タンポポが満開の季節になりあちこちで黄色い花が見られるようになった。

私はタンポポの花が好きだ。

息子が小さな頃は、たくさん一緒に摘んで家に持って帰ったり、ふーっと綿毛を飛ばして遊んだりもした、そんなホッコリとするひとときを思い出させてくれる。

13歳になった息子はもう一緒にタンポポの花を摘んではくれないが、今はもっぱら家で飼っている2匹のリクガメ用に摘んで持って帰る毎日だ。

タンポポの花って、一般的には良く踏まれても踏まれてもそこに根をはり、毎年咲き誇る強い雑草として表現される。

たっぷりの太陽を浴びて、凛と咲き誇る立派なタンポポの花は、青空に向かってスクッと真っ直ぐ伸びていて、それだけで美しい生命力を感じさせてくれる。

そんなタンポポの花のように、自分もまた踏まれても踏まれてもそこで凛と胸を張って花を咲かせて行ける、強さと柔軟性を持ったしなやかな生き方に憧れていた。

土手でも河原でも、荒れ果てた土地でも、どんな過酷な場所であったとしても、今与えられた場所で花を咲かせる。そんなちょっと控えめだけれど力強い、タンポポの花のような生き方に憧れていた。

でも、きっと私が50代の人生折り返し地点に差し掛かったからなのかもしれない。少し違った見方が出来るようになってきたのだ。

タンポポの花は、大きなヒマワリやダリアのように、豪華で華麗な姿をしていない。だけれど、小さなその黄色い花は、見るものにほっこりとした温かい気持ちを与えてくれる。

誰しも子供の頃フーッと綿毛を飛ばして遊んだ、自由で明日のことなど何も考えていなかった、あの頃の子供時代を思い出させてくれる。

そんなふうに、目立たなくとも、自分がいることで何か回りがほっこりするような生き方が出来れば、そんな人格が築ければ素敵だなぁと思うようになってきた。

そして、忘れてはいけないのが、タンポポの持つまったく違う側面だ。

道端に咲くタンポポは、そこで精一杯自分の花を咲かせて咲き終わり、そして自らの命を込めて綿毛を付ける。

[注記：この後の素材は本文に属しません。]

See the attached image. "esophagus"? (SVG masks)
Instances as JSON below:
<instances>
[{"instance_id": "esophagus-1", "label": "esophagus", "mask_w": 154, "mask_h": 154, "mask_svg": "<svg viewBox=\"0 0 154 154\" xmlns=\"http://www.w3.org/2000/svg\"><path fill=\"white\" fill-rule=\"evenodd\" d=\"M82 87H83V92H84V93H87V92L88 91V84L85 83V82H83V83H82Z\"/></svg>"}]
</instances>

その新しい命の種は風にのって遠くの地まで飛んでいき、そこでまた土に潜り、根をはり、その場所で花を咲かせる。

人生の折り返し地点を迎えた私は、そんなタンポポの種をたくさん付けれる花になりたいと思うようになった。

自分が咲いたその場所で、静かにそっと花を咲かせ実をならせ、そして種を沢山付けてその種を飛ばせるたった一輪の"自分"と言う花。そんなふうに生きて行けたら素敵だなぁと思う。

誰しも生きている限り、自分の命がいつか枯れ果てる時がやってくる。

自分を咲き誇らせようと、無闇に競ったり誰かを蹴落としたり。また自分の花を誰かと比べてみたり。

そんなことに時間を使うにはタンポポの人生はあまりにも短すぎる。

それならば、精一杯そこで自分らしく生き抜いて、そして、新しい誰かの花を咲かせられる立派な種をたくさん飛ばせる、どっしりとした大きなタンポポのようになりたいと思う。

そんな風に、人生の後半戦は、誰かの土台になれるような生き方が出来る自分になりたいと思うのだ。

ここnoteで活躍されている、沢山のクリエーターさん達も、それぞれの持つ素晴らしい知識や技術や経験を他に分け与えられる、そんな土台精神の方が多いように感じている。

そんな人がこの世の中にたくさん増えて行くことで、1人1人の個性がもっと輝きを増して、争いのない世界になっていくのかもしれない。

例えそのタンポポの花がリクガメに食べられようとも^^;…それは彼らの身体と活動を支えているのだと思えばそれもまた尊い…(;'∀')

母は1人でリクガメ用のタンポポの花と葉っぱを摘みながら今日はそんな事を考えた。